Paul Simon probably never had a vocal partner quite like Bobby McFerrin, who coaxed him onstage for an impromptu performance of a Simon and Garfunkel hit — the highlight of opening night of Jazz at Lincoln Center's 25th anniversary season.
In his unique style, McFerrin had just started singing "Scarborough Fair" at Thursday night's concert — singing the lyrics while using his voice as a musical accompaniment — when he suddenly stopped to say that someone had spotted Simon in the audience.
"I don't know really how you feel about improv, but there's an extra microphone over there," he said to Simon.
Simon initially demurred. But with the audience cheering, McFerrin said in a high-pitched falsetto: "I just think you can sing this one better than I can."
"How could you do that to me," Simon said good-naturedly as he joined McFerrin onstage at the Rose Theater for an unexpected guest turn.
McFerrin quickly proved that he's no Art Garfunkel, whose tight vocal harmonies with Simon turned "Scarborough Fair" and other songs into '60s hits.

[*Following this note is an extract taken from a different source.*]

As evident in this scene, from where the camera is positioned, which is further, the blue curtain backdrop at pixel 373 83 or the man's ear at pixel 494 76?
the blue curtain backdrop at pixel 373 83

Simon quickly adjusted to McFerrin's loose, irreverent style as they echoed each other's lines, broke up the lyrics and adapted their singing to saxophonist Ted Nash's arrangement of the Simon song for the Jazz at Lincoln Center Orchestra.
As the audience gave a standing ovation, orchestra music director Wynton Marsalis joked: "Ok, Paul, I saw that. I'm shocked you did that."
The evening's program, "My Audio Biography," featured McFerrin reconnecting with what he considers touchstones in his musical life: spirituals taught to him by his father Robert McFerrin, the first black man to sing at the Metropolitan Opera; rhythm and blues and funk tunes; a movement from Beethoven's "Symphony No. 7," and bebop — Charlie Parker's "Donna Lee" that featured a rapid-fire vocalese-trumpet duo with Marsalis.
McFerrin chose not to perform his biggest pop commercial hit "Don't Worry Be Happy."